Written task:
Copy out the data below line by line, word for word, with every number and symbol unchanged.
* start Supplied data *
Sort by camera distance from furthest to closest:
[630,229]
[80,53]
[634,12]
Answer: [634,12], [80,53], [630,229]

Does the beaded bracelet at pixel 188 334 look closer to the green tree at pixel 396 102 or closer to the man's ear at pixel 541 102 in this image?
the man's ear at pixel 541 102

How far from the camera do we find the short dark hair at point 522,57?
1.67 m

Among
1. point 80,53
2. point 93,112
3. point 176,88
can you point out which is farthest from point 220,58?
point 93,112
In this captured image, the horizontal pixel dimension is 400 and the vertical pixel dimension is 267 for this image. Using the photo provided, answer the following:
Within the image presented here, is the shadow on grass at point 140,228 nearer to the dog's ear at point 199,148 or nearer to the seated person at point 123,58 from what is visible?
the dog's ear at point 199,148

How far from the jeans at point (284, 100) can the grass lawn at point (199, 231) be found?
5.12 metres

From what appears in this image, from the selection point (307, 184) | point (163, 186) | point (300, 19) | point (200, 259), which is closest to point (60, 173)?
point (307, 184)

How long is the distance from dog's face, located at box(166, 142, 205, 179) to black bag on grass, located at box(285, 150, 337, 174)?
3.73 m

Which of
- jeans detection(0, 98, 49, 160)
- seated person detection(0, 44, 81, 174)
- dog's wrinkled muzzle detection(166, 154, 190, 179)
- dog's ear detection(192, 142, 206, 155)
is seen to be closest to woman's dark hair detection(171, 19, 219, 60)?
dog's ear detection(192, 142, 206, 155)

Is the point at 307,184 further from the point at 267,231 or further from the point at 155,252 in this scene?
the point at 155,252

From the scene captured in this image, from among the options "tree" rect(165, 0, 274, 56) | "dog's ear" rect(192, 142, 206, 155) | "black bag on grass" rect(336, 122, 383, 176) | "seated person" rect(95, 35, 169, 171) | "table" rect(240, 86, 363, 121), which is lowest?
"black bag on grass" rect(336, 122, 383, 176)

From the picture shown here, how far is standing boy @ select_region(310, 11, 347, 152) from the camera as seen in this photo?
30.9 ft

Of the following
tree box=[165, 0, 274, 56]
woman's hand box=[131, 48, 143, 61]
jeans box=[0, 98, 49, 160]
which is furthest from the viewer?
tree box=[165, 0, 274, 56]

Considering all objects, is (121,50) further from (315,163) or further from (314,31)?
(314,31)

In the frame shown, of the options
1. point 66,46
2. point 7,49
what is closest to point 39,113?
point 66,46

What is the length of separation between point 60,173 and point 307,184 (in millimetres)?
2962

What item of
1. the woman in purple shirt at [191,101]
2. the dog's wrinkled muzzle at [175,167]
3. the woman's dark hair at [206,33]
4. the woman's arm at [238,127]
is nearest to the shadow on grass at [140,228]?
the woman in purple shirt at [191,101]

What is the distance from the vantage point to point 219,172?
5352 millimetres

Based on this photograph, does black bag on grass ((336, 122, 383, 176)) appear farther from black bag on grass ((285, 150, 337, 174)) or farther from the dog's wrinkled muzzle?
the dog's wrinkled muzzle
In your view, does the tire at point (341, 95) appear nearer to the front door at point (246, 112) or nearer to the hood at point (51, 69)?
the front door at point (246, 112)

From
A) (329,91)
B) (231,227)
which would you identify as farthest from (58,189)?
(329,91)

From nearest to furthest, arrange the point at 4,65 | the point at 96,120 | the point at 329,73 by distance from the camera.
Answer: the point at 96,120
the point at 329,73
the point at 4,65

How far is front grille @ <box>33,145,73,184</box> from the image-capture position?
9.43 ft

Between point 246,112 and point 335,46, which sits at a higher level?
* end Supplied data *
Result for this exercise:
Sort by camera distance from furthest to closest:
[630,229]
[80,53]
[634,12]
Answer: [634,12], [80,53], [630,229]

Does the beaded bracelet at pixel 188 334 look closer to the green tree at pixel 396 102 or closer to the man's ear at pixel 541 102 in this image?
the man's ear at pixel 541 102

How far from the camera do we find the short dark hair at point 522,57?
1.67 m

Among
1. point 80,53
2. point 93,112
3. point 176,88
can you point out which is farthest from point 220,58?
point 93,112
In this captured image, the horizontal pixel dimension is 400 and the vertical pixel dimension is 267 for this image. Using the photo provided, answer the following:
Within the image presented here, is the shadow on grass at point 140,228 nearer to the dog's ear at point 199,148 or nearer to the seated person at point 123,58 from what is visible?
the dog's ear at point 199,148

How far from the jeans at point (284, 100) can the grass lawn at point (199, 231) be found?
5.12 metres

From what appears in this image, from the selection point (307, 184) | point (163, 186) | point (300, 19) | point (200, 259), which is closest to point (60, 173)?
point (307, 184)

How long is the distance from dog's face, located at box(166, 142, 205, 179) to black bag on grass, located at box(285, 150, 337, 174)?
3.73 m

Which of
- jeans detection(0, 98, 49, 160)
- seated person detection(0, 44, 81, 174)
- dog's wrinkled muzzle detection(166, 154, 190, 179)
- dog's ear detection(192, 142, 206, 155)
is seen to be closest to woman's dark hair detection(171, 19, 219, 60)?
dog's ear detection(192, 142, 206, 155)

Is the point at 307,184 further from the point at 267,231 or further from the point at 155,252 in this scene?
the point at 155,252

From the scene captured in this image, from among the options "tree" rect(165, 0, 274, 56) | "dog's ear" rect(192, 142, 206, 155) | "black bag on grass" rect(336, 122, 383, 176) | "seated person" rect(95, 35, 169, 171) | "table" rect(240, 86, 363, 121), which is lowest?
"black bag on grass" rect(336, 122, 383, 176)

From the picture shown here, how far is standing boy @ select_region(310, 11, 347, 152) from the camera as seen in this photo?
30.9 ft

Of the following
tree box=[165, 0, 274, 56]
woman's hand box=[131, 48, 143, 61]
jeans box=[0, 98, 49, 160]
which is furthest from the viewer?
tree box=[165, 0, 274, 56]

Considering all objects, is (121,50) further from (315,163) or further from (314,31)?
(314,31)

In the frame shown, of the options
1. point 66,46
2. point 7,49
what is closest to point 39,113?
point 66,46

What is the length of separation between point 60,173 and point 307,184 (in millimetres)?
2962

What item of
1. the woman in purple shirt at [191,101]
2. the dog's wrinkled muzzle at [175,167]
3. the woman's dark hair at [206,33]
4. the woman's arm at [238,127]
is nearest to the shadow on grass at [140,228]?
the woman in purple shirt at [191,101]

What is the distance from the vantage point to point 219,172?
5352 millimetres

Based on this photograph, does black bag on grass ((336, 122, 383, 176)) appear farther from black bag on grass ((285, 150, 337, 174)) or farther from the dog's wrinkled muzzle?
the dog's wrinkled muzzle
In your view, does the tire at point (341, 95) appear nearer to the front door at point (246, 112) or nearer to the hood at point (51, 69)?
the front door at point (246, 112)

From
A) (329,91)
B) (231,227)
which would you identify as farthest from (58,189)?
(329,91)

From nearest to furthest, arrange the point at 4,65 | the point at 96,120 | the point at 329,73 by distance from the camera.
Answer: the point at 96,120
the point at 329,73
the point at 4,65

How far is front grille @ <box>33,145,73,184</box> from the image-capture position?
9.43 ft

Between point 246,112 and point 335,46, which sits at a higher level?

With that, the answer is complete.